--- Tasks for this exercise ---
1 – Answer these questions from the surf forecast:
(a) What total weekly snow accumulation does it give for Kirkwood?
(b) On Saturday (4/11), what wind speed was feeding the trough in the Tasman Sea?
(c) What sea height is forecast at 65S 141W on Sunday evening?
2 – Return everything in the surf forecast from "Over the next 72 hours remnants" down to "Something to monitor.", copied word for word.

===== Document extract =====

Total snow accumulation for the week for Squaw Valley, Sugar Bowl, Kirkwood and Mammoth at 5, 4, 6 and 4 inches respectively.
Snow Models: http://www.stormsurf.com/mdls/menu_snow.html (Scroll down for resort specific forecasts). Updated!
On Saturday (4/11) the southern branch of the jetstream was forming a trough reaching up to the southern end of the Tasman Sea being fed by 160 kt winds offering good support for gale development. East of there the jet was ridging weakly south some southeast of New Zealand reaching down to 60S then starting to lift northeast at 135W starting to offer some support for gale development there. Over the next 72 hours the trough in the Tasman Sea is to push east to the southern tip of New Zealand on Sun (4/12) and pinching off no longer offering support for gale development. But to the east the trough over the Southeast Pacific is to be lifting northeast being fed by 120 kts winds and building to 140 kts late Mon (4/13) turning purely from the south at 130W offering good support for gale development till Tues AM (4/14) when the trough moves east of the CA swell window and fades out. Also on Mon (4/13) the cutoff trough is to push just east of New Zealand offering a small window to support gale development before weakening 24 hours later. Beyond 72 hours starting Tues (4/14) a ridge is to be building under New Zealand down at 70S suppressing support for gale development and building east over the entirety of the South Pacific. That situation is to hold through the end of the model run.
Swell from a gale that developed in the far Southeast Pacific is radiating north and hitting California. (see Another Southeast Pacific Gale - Swell #1S below). Also small swell is radiating northeast from a gale that developed under New Zealand (see New Zealand Gale below).
Over the next 72 hours remnants from the New Zealand Gale (see below) are to start reorganizing over the Southeast Pacific on Sun AM (4/12) producing a broad fetch of 30-35 kts southwest winds with seas building from 26 ft at 62S 151W aimed east. In the evening fetch is to build to 35-40 kts from the southwest with seas 29 ft at 65S 141W aimed east-northeast. On Mon AM (4/13) 30-35 kt southwest winds are to be lifting northeast with seas 27 ft at 61.5S 133W aimed northeast. In the evening fetch is to be tracking north at 30 kts with seas fading from 25 ft at 55S 126W aimed northeast. On Tues AM (4/14) this system is to be gone. Something to monitor.

===== Provided data =====

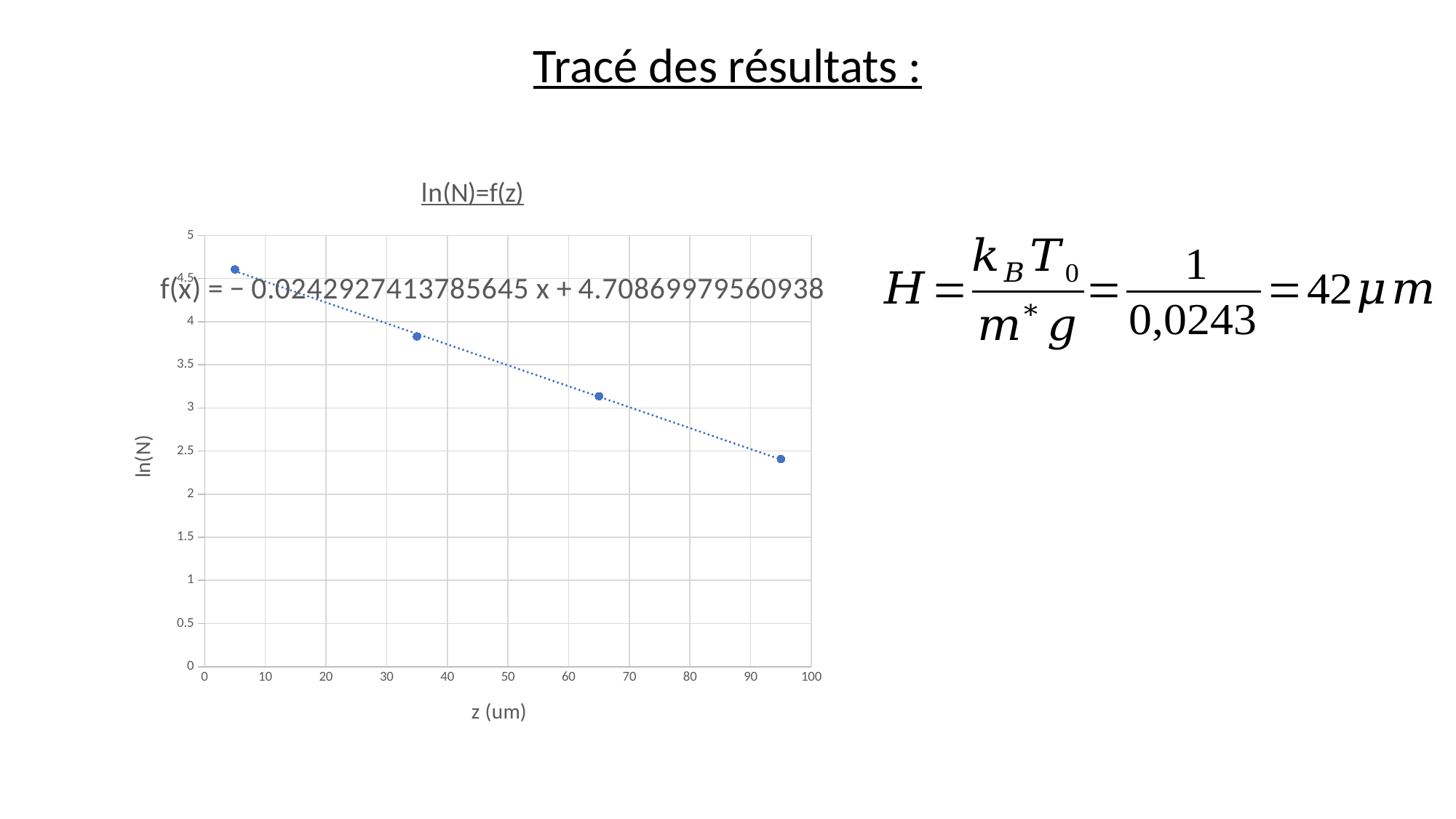
What is the title of the chart? ln(N)=f(z) Is the ln(N) value of the third data point (near z = 65) greater or less than 3.5? less What is the label of the x axis of the chart? z (um) What is the slope of the trendline equation shown on the chart? − 0.0242927413785645 Do the ln(N) values rise or fall as z increases along the x axis? fall How many data points are plotted in the chart? 4 What kind of chart is shown on the slide? scatter chart Is the ln(N) value of the leftmost data point (near z = 5) greater or less than 4? greater Which data point has the highest ln(N) value: the leftmost or the rightmost? the leftmost Is the ln(N) value of the second data point (near z = 35) greater or less than 3.5? greater What is the intercept of the trendline equation shown on the chart? 4.70869979560938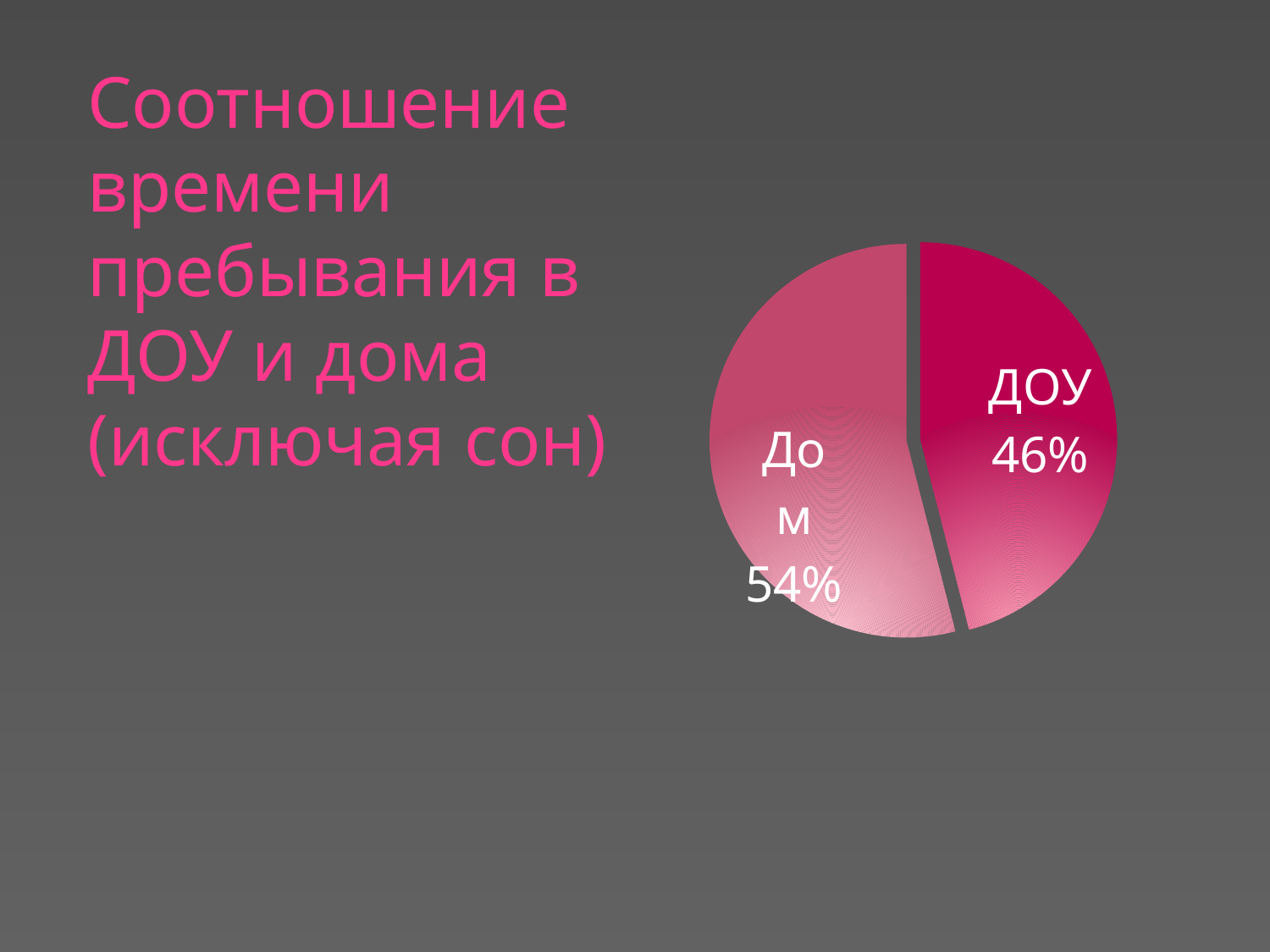
What share of the pie does the ДОУ slice represent? 46% What kind of chart is shown on the slide? pie chart Is the ДОУ slice greater or less than 50% of the pie? less Which slice of the pie is the largest? Дом How many slices does the pie chart have? 2 Which is larger, the ДОУ slice or the Дом slice? Дом What is the title of the slide containing the chart? Соотношение времени пребывания в ДОУ и дома (исключая сон) What is the difference in percentage points between the Дом slice and the ДОУ slice? 8 What percentage of the pie is labelled Дом? 54% Which slice of the pie is the smallest? ДОУ What percentage of the pie is labelled ДОУ? 46%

=====

--- List of answers ---
1 –
(a) 6 inches
(b) 160 kt
(c) 29 ft

2 –
Over the next 72 hours remnants from the New Zealand Gale (see below) are to start reorganizing over the Southeast Pacific on Sun AM (4/12) producing a broad fetch of 30-35 kts southwest winds with seas building from 26 ft at 62S 151W aimed east. In the evening fetch is to build to 35-40 kts from the southwest with seas 29 ft at 65S 141W aimed east-northeast. On Mon AM (4/13) 30-35 kt southwest winds are to be lifting northeast with seas 27 ft at 61.5S 133W aimed northeast. In the evening fetch is to be tracking north at 30 kts with seas fading from 25 ft at 55S 126W aimed northeast. On Tues AM (4/14) this system is to be gone. Something to monitor.